B29About Butler
The Village of Butler truly owes its very existence to the railroad. It all began in the Fall of 1909 when representatives from the Milwaukee, Sparta and North Western Railway, a division of the Chicago & North Western Railway (now owned by Union Pacific), visited farmers on the east side of 124th Street and offered to buy their farmland to establish railroad yards as an adjunct to an outer belt line around the City of Milwaukee to relieve freight congestion in the downtown railroad yards.

One of the more significant property acquisitions for the construction of the “New Butler” railroad yards was the $18,000.00 purchase of the George and Jennie Clarke farm. The Clarke’s reserved the right to move their house off the land prior to the start of construction in the spring of 1910. The house was moved across the fields on rollers to its present site on the family’s ancestral farm at what is now 128th Street and Hampton Avenue in the center of Butler. Today the Clarke house is a public museum dedicated to the settlement of the Village and its connection to the Chicago & North Western Railroad.

At that time the construction of the “New Butler” railroad yards represented one of the most extensive and costly railway projects in the Midwest. The railroad yards contained twenty-one tracks and accommodated 1,525 cars at one time. North of the yards was one of the largest railway roundhouses in the west. It contained fifty-eight stalls, an oil warehouse, machine shop, powerhouse, general storehouse and coal chute. The coal chute held 600 tons of coal and was capable of supplying four engines at one time. A dormitory and clubhouse, locally known as “The Beanery”, was located just west of the yards.

In 1911 the settlement of “New Butler” was established in Waukesha County, Wisconsin. The small community was settled mostly by railroad workers and their families and was incorporated as a village on May 5, 1913 with a population of 200. The small village grew steadily as the original developers and real estate speculators bought acres of additional land for future development based on the activity generated by the nearby railroad yards.
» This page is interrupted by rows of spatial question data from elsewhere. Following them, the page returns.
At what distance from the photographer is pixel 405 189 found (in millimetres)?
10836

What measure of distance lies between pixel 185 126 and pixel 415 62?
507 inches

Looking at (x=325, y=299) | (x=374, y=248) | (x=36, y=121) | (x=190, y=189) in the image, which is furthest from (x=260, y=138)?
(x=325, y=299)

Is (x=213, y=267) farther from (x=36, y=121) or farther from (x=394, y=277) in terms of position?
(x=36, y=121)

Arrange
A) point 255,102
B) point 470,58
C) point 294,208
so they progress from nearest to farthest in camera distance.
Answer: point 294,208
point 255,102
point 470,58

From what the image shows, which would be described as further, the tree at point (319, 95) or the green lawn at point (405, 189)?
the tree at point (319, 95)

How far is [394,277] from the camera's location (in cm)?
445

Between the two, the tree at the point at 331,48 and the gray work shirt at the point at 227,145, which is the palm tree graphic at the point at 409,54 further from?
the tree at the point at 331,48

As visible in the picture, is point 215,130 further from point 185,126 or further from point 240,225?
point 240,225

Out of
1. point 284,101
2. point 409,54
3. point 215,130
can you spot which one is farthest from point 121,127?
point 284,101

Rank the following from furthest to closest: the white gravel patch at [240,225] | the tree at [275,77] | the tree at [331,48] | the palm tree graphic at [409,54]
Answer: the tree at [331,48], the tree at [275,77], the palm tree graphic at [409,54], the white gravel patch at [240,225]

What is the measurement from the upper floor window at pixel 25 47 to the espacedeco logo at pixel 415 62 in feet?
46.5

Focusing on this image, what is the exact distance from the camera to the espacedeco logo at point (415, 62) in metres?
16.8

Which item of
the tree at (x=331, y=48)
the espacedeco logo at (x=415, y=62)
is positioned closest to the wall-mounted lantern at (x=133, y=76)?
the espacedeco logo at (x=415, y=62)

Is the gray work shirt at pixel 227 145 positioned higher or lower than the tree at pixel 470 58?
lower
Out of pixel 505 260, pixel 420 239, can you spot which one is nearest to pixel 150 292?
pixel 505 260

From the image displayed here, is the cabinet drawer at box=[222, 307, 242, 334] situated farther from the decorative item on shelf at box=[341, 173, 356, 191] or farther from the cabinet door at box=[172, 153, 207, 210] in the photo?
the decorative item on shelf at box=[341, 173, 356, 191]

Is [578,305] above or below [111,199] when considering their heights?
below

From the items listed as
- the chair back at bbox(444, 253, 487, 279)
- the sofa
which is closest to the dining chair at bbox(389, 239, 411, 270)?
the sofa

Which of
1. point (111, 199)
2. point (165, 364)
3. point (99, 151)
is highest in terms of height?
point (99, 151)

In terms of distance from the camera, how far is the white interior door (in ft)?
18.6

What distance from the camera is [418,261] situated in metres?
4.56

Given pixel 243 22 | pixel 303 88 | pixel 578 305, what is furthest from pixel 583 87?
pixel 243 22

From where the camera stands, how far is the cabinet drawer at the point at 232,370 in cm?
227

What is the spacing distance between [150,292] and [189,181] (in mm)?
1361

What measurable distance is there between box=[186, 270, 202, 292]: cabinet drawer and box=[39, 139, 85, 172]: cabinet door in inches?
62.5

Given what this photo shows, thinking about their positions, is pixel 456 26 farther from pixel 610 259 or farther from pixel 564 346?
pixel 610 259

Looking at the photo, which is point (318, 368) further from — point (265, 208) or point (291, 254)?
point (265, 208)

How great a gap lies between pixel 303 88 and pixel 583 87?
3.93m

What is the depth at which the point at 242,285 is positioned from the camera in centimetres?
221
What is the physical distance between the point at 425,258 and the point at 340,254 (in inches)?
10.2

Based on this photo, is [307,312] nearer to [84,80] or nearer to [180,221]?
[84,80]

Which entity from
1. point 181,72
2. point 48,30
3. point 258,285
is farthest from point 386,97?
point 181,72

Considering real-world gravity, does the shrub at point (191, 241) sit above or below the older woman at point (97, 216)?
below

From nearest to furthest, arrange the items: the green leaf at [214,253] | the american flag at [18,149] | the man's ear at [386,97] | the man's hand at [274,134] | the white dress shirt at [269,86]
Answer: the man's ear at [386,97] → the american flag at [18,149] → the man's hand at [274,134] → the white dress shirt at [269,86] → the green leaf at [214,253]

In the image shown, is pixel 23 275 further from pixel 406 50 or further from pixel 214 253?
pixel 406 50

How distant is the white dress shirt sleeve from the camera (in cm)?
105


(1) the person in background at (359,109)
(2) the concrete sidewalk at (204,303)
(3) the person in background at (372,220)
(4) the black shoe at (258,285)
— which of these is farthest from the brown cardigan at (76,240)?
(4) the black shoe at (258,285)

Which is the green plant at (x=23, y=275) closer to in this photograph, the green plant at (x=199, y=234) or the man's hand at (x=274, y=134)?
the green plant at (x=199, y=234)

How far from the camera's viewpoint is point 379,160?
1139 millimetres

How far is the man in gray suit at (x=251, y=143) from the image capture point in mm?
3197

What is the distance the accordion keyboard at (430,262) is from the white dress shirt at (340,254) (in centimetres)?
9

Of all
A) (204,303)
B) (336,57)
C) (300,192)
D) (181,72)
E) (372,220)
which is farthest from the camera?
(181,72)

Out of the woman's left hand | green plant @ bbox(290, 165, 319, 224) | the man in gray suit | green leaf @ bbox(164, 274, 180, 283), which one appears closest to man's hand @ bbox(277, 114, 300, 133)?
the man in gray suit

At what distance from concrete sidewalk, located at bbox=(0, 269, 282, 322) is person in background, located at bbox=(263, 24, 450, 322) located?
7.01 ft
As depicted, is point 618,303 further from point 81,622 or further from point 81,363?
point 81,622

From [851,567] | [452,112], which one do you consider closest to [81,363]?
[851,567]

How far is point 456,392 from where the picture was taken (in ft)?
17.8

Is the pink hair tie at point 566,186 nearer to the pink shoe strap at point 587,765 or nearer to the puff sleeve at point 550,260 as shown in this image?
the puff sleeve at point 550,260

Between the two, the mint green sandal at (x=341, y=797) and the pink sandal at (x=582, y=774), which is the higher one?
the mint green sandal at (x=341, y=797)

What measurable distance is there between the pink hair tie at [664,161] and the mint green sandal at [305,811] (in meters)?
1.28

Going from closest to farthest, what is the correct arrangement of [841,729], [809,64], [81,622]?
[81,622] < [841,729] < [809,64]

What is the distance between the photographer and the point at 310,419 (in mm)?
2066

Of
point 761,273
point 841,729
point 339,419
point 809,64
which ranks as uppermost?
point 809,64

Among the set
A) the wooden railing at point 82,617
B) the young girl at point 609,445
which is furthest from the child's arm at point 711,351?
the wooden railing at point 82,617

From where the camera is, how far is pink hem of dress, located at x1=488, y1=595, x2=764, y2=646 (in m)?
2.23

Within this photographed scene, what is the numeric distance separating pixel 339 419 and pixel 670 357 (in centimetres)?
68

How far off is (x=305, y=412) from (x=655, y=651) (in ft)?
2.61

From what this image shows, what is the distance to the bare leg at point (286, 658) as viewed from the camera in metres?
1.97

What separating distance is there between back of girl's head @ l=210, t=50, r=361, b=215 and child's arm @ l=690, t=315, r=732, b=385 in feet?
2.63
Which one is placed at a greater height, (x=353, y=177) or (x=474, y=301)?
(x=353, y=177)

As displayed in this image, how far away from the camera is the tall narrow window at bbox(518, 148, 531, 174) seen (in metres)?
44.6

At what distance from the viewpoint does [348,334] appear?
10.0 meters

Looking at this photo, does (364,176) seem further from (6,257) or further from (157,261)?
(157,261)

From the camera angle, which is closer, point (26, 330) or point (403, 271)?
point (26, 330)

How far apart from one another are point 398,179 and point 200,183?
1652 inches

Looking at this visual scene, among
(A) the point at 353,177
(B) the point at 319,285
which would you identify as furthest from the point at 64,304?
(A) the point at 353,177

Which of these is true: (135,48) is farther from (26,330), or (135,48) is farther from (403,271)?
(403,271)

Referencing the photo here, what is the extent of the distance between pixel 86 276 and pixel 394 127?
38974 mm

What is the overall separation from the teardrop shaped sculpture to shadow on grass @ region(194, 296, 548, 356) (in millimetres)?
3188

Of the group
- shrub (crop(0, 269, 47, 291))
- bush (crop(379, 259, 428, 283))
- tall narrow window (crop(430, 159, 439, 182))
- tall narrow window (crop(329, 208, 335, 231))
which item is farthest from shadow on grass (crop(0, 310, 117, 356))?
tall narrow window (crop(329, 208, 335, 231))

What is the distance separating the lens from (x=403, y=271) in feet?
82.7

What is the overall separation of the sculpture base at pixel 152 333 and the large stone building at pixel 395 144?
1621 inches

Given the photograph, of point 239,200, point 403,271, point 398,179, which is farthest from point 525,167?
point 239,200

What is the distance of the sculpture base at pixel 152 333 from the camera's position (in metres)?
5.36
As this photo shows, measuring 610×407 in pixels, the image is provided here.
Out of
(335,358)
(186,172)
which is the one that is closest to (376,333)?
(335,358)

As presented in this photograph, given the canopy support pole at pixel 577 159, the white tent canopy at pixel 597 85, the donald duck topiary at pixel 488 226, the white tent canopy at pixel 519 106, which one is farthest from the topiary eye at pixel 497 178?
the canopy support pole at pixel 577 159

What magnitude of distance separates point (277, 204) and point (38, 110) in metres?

In the summer of 1913, Railroad passenger service was introduced creating a new mode of transportation for village residents. The “Shop Train”, as it was nicknamed, served as the main connection to the retail shopping district in downtown Milwaukee.
The “New” was dropped from the village’s name in 1926, and the Village of Butler continued to thrive as an incubator for business and industry due to its proximity to the railroad yards. To this day we continue to celebrate and promote our village’s history as a “railroad town” in many ways such as our official municipal logo and the operation of the Clarke House Historical Museum. Moreover, in 2013, the fully restored Chicago and Northwestern caboose #11207 opened to the public as an interactive historical display of the Village’s “railroad town” roots.


Today, residents of Butler enjoy a small town feel while maintaining close proximity to major interstates and downtown Milwaukee. Numerous community events such as, the Christmas Parade, Independence Day Parade, softball leagues, and National Night Out are held annually. Home to both significant industrial and retail businesses such as Cargill, Western States Envelope, and Molded Rubber and Plastic, Butler balances commercial and residential interests. Butler’s mix of residential and commercial properties offers residents old and new, and a good place to start and a great place to stay.